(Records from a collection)
— begin —
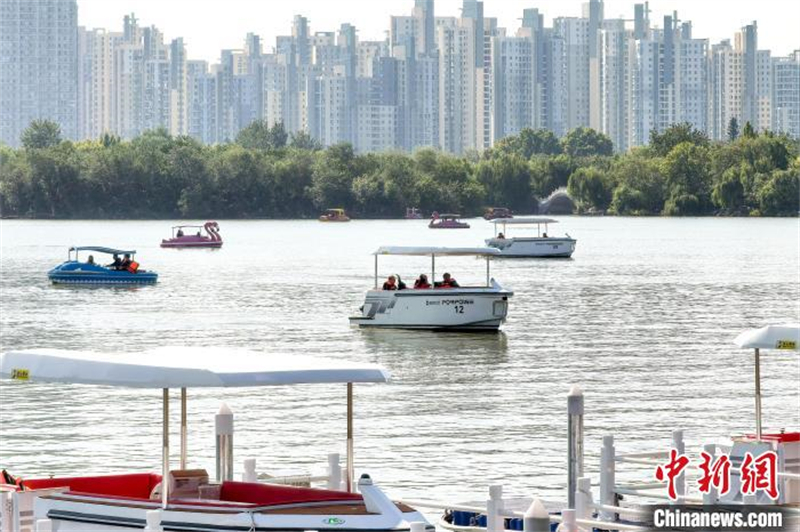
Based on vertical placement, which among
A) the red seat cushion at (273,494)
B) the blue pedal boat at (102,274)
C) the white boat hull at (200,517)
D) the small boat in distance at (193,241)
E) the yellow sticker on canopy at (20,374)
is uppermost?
the small boat in distance at (193,241)

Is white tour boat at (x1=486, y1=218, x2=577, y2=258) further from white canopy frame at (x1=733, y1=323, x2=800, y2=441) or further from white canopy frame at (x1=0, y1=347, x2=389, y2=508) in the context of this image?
white canopy frame at (x1=0, y1=347, x2=389, y2=508)

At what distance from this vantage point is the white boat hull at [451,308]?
58781mm

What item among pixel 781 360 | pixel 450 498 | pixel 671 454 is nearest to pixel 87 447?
pixel 450 498

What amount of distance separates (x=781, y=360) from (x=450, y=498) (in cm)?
2368

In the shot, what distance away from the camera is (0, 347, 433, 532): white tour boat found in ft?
53.3

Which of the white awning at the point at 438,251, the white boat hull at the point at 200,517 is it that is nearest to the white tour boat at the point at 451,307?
the white awning at the point at 438,251

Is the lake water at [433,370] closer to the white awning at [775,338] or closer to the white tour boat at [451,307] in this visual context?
the white tour boat at [451,307]

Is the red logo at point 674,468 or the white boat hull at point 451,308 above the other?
the white boat hull at point 451,308

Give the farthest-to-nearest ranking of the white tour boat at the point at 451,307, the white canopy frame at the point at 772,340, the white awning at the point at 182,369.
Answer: the white tour boat at the point at 451,307
the white canopy frame at the point at 772,340
the white awning at the point at 182,369

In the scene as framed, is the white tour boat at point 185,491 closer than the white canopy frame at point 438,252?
Yes

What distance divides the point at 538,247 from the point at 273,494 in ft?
353

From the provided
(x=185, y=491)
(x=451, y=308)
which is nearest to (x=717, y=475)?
(x=185, y=491)

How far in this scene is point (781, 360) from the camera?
158 feet

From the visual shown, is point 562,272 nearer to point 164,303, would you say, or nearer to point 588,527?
point 164,303
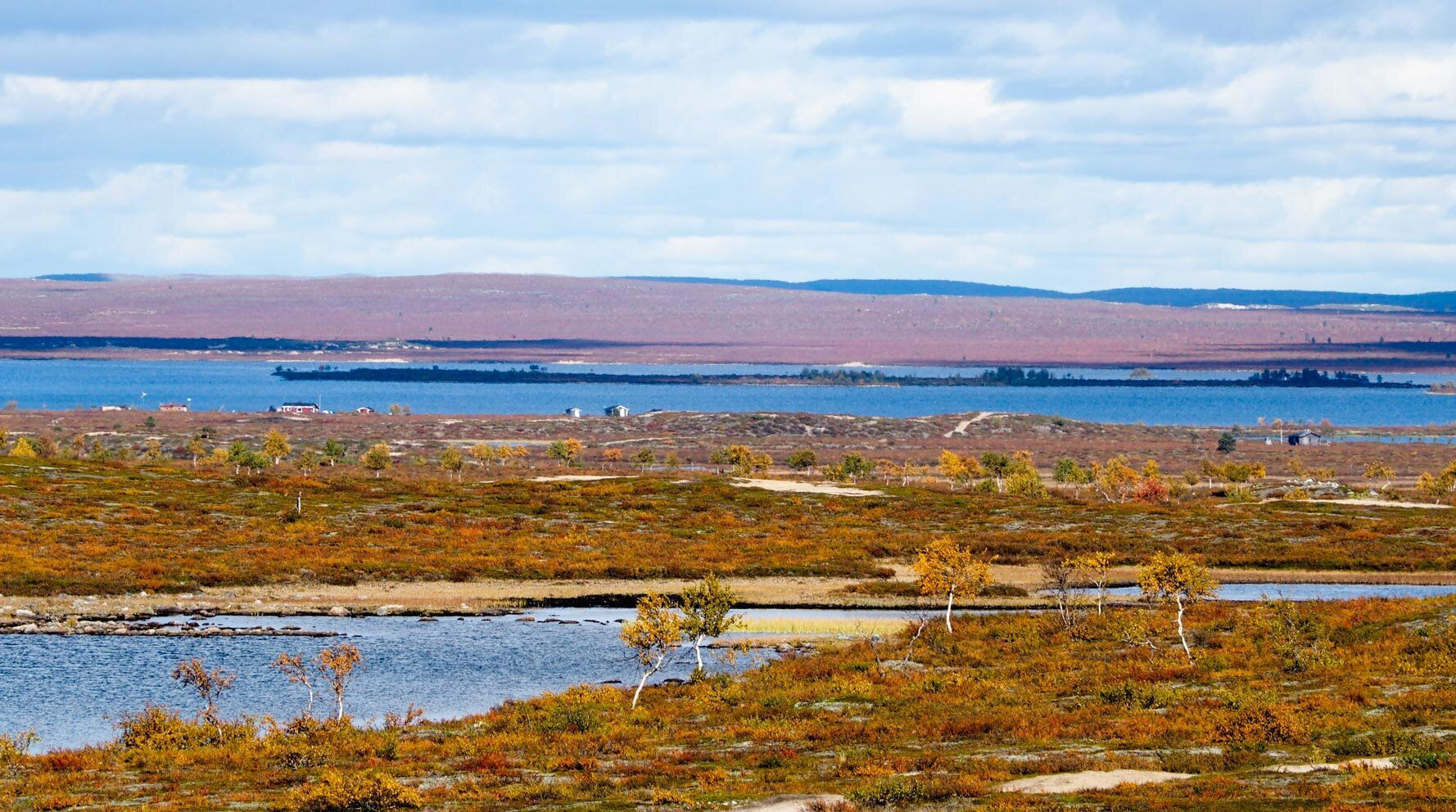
— end —
Goal ->
Reproduce word for word the stretch of the listing above from the line containing "Which of the" through the end of the listing, both ends included, and omit the pictures.

Output for this exercise ->
Which of the white awning at the point at 438,251, the white boat hull at the point at 200,517 is it that is nearest to the white tour boat at the point at 451,307?
the white awning at the point at 438,251

Is the lake water at [433,370] closer to the white awning at [775,338] or closer to the white tour boat at [451,307] in this visual context?
the white tour boat at [451,307]

Is the red logo at point 674,468 or the white boat hull at point 451,308 above the other?
the white boat hull at point 451,308

Give the farthest-to-nearest ranking of the white tour boat at the point at 451,307, the white canopy frame at the point at 772,340, the white awning at the point at 182,369.
Answer: the white tour boat at the point at 451,307
the white canopy frame at the point at 772,340
the white awning at the point at 182,369

In the scene as framed, is the white tour boat at point 185,491 closer than the white canopy frame at point 438,252?
Yes

What distance divides the point at 538,247 from the point at 273,494 in ft?
353

From the provided
(x=185, y=491)
(x=451, y=308)
which is nearest to (x=717, y=475)?
(x=185, y=491)

How far in this scene is point (781, 360) from the camera?
158 feet

From the visual shown, is point 562,272 nearer to point 164,303, would you say, or nearer to point 588,527?
point 164,303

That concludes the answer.